Sekarang, setelah aku duduk di kelas senior, rasanya tetap seperti mimpi. Rasanya tidak seperti yang kubayangkan. Memang, anak kelas senior tidak ada bedanya dengan murid-murid lain. Kami semua masih suka stres memikirkan nilai ulangan, dan menyadari bahwa memiliki kendaraan selalu diiringi oleh janggung jawab yang besar, dan bahwa bermain olahraga hanyalah segelintir kegiatan untuk murid yang berbakat saja. Ibu dan Ayah masih menganut aturan memberlakukan jam malam, dan kami masih tetap merasa sering tersesat di dunia, sama seperti beberap atahun yang lalu. Gagasan meninggalkan rumah yang nyaman dan kuliah di universitas luar kota ternyata tidak semenarik dulu. Tapi aku tetap bertekad dalam diri, maju terus pantang mundur adalah pedomanku selama ini untuk membangkitkan semangat. Sekarang terasa seperti mimpi yang menakutkan. Kuliah memang sesuatu yang kuinginkan, tetapi juga kutakuti. Jika aku tidak belajar, maka, sesuatu yang sia-sia tidak akan terwujud, seperti cita-citaku.
                Aku masih dalam keadaan syok. Tubuhku terasa bimbang. Aku jadi bertanya-tanya, kapankan aku akan mencapai kehidupan impian ini. Mau tak mau aku memeprtanyakan seperti apa sebenarnya anak-anak kelas senior 3 tahun yang lalu itu? Apakah mereka memang percaya diri seperti yang kuduga? Ataukah aku mengagumi orang-orang yang sebenarnya sama saja denganku? Aku bertanya-tanya apakah anak-anak di bawahku mengagumi  kami, murid kela senior, seperti aku dulu?
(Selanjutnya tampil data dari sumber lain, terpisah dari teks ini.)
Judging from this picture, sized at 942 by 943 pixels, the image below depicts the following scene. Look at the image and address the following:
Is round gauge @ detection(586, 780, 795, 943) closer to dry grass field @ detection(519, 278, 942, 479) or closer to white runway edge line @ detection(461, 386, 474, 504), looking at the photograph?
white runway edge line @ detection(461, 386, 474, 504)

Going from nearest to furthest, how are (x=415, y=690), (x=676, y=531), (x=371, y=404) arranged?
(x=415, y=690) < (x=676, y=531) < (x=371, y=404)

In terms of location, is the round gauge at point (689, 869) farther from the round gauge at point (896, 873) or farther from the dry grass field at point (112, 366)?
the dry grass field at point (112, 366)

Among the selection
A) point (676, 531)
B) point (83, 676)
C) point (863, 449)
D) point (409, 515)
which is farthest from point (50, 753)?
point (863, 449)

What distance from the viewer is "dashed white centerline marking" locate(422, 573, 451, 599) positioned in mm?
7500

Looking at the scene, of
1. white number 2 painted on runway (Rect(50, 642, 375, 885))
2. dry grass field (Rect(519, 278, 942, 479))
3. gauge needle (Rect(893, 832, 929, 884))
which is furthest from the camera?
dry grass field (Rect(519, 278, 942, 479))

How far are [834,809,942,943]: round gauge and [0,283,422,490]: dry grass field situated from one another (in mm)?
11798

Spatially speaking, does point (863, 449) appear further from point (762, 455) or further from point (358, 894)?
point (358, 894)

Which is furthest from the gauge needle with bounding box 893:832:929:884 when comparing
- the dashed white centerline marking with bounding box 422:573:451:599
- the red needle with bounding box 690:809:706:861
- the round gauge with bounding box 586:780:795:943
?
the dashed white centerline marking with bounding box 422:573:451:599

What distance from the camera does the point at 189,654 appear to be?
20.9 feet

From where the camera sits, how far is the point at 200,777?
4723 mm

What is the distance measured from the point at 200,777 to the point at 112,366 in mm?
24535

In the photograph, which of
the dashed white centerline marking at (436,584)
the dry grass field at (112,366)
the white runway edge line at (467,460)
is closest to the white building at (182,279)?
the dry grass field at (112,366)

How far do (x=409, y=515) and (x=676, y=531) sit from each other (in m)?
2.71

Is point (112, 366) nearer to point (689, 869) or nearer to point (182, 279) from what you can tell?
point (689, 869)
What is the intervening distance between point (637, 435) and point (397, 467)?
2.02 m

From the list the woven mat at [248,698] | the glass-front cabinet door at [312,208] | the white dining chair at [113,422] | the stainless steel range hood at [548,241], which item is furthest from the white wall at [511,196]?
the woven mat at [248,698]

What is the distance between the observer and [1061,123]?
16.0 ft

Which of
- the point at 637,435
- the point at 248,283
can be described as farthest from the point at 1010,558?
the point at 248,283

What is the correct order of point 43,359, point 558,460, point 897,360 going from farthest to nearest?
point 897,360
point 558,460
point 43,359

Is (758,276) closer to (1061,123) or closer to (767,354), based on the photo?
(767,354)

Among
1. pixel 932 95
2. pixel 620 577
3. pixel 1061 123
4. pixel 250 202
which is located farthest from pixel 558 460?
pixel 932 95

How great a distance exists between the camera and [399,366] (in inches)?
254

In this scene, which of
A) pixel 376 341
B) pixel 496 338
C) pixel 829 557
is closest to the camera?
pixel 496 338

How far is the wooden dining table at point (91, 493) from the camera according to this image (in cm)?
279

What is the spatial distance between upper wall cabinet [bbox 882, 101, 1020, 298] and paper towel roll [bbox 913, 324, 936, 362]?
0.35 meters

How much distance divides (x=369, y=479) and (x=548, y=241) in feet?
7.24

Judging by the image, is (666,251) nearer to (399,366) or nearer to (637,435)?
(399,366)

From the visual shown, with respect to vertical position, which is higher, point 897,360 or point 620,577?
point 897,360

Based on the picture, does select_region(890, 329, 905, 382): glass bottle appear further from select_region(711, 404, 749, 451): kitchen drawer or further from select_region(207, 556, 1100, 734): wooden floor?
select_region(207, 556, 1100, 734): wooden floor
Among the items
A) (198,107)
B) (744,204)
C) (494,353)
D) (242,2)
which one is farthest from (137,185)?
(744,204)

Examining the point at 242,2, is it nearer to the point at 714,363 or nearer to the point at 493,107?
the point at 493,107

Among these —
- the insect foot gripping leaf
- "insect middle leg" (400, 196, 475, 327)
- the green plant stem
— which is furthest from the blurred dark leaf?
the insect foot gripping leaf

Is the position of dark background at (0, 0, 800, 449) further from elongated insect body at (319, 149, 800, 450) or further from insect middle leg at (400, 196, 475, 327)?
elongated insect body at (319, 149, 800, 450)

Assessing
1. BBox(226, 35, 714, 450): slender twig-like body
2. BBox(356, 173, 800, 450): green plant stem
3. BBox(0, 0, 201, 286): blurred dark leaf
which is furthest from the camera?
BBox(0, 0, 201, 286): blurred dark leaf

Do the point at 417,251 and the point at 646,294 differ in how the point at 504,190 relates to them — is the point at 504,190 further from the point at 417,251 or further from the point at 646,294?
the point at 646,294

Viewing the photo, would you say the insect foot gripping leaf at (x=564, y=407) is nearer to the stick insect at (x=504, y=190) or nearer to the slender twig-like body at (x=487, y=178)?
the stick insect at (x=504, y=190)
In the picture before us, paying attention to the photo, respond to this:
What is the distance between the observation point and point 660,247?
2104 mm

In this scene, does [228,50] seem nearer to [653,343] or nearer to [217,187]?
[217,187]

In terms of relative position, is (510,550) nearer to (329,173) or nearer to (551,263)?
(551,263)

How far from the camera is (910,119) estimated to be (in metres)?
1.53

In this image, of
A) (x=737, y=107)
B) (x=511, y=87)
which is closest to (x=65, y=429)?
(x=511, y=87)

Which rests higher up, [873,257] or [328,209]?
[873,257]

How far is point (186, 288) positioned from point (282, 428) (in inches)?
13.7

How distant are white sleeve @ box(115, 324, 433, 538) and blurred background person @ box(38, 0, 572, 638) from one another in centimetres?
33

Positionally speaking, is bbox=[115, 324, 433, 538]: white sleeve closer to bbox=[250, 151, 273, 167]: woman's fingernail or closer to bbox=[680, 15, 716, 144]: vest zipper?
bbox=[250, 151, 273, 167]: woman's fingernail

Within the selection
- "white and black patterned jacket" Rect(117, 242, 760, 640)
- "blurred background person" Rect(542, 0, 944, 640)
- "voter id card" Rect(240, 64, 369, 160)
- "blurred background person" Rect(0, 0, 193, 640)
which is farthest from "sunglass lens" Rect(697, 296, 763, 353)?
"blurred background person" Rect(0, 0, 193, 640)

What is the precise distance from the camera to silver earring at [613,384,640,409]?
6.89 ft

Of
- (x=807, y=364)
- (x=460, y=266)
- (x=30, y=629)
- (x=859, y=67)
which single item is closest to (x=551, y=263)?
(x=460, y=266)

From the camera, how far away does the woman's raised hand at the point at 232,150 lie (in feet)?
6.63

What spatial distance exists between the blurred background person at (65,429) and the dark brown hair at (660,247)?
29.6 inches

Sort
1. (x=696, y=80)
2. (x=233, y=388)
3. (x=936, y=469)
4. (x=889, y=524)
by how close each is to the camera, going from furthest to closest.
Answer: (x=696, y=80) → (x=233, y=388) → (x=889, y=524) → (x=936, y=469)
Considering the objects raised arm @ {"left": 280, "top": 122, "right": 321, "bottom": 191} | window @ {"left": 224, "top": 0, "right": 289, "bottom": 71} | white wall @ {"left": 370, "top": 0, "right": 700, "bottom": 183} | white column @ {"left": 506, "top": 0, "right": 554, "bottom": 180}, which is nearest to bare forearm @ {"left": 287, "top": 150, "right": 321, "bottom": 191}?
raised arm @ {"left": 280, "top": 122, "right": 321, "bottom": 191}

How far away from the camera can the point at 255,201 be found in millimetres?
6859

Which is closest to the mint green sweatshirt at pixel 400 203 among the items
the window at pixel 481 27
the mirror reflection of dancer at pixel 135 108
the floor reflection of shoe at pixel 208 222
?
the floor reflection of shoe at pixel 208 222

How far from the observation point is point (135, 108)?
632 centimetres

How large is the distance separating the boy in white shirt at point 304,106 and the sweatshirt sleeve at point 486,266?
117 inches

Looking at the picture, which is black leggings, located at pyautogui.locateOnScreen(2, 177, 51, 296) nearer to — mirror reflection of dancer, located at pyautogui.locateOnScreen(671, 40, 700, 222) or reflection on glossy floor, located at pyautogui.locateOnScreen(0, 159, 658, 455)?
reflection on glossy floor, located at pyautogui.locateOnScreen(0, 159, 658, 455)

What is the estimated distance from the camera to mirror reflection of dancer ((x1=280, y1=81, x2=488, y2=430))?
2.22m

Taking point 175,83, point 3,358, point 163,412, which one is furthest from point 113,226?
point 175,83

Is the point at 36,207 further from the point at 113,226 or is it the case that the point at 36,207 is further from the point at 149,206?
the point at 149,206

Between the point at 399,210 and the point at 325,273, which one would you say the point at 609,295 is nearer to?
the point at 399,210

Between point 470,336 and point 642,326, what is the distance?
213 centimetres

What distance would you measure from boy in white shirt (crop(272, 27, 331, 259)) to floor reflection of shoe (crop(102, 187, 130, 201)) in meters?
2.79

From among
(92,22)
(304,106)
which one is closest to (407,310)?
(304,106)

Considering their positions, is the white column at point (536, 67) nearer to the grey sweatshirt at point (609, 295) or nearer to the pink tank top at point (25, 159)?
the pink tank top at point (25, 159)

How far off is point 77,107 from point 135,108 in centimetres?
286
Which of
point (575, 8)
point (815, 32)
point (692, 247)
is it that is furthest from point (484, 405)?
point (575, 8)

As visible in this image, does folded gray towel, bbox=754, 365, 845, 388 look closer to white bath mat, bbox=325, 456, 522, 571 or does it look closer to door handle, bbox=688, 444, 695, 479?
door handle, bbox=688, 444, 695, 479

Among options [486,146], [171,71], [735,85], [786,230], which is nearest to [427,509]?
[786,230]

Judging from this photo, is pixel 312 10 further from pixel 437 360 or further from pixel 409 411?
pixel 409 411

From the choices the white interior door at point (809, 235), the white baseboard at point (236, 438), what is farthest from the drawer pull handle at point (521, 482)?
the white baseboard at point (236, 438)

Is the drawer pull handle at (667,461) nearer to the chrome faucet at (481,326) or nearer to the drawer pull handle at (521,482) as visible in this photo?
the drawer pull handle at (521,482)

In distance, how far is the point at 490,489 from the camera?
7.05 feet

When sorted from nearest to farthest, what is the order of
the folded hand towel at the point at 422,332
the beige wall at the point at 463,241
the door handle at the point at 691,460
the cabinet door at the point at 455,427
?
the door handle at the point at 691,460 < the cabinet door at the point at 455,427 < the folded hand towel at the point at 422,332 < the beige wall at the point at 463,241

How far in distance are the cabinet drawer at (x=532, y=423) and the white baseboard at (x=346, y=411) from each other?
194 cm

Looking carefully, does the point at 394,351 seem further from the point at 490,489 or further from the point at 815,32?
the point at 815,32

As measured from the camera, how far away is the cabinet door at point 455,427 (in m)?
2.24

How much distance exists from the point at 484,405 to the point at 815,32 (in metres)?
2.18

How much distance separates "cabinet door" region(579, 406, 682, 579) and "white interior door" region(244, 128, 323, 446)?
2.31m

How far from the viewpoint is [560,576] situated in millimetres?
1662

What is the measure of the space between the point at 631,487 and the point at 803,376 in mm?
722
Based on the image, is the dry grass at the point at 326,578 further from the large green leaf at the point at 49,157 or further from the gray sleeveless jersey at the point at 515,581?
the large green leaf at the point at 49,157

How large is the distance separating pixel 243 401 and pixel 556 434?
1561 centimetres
                Apakah aku akan menjalani seluruh hidupku dengan menunggu mencapai satu titik tertentu, memebayangkan hidupku akan sempurna saat aku tiba di titik tersebut, lalu ternyata keadaannya tidak seperti itu? Tapi, aku yakin akan satu hal, tumbuh dewasa itu menakutkan. Dulu kusangka anak kelas senior tak pernah takut, tetapi sebenarnya takut juga. Aku lebih takut sekarang daripada rasa takut yang aku rasakan dulu. Aku takut tak akan ada lagi orang yang menyelamatkan diriku ketika aku jatuh, atau mengatakan bahwa ini hanyalah masalah sepele. Aku tak bisa hanya berpura-pura sudah dewasa. Kelak, suatu saat nanti aku akan dewasa dengan sendirinya.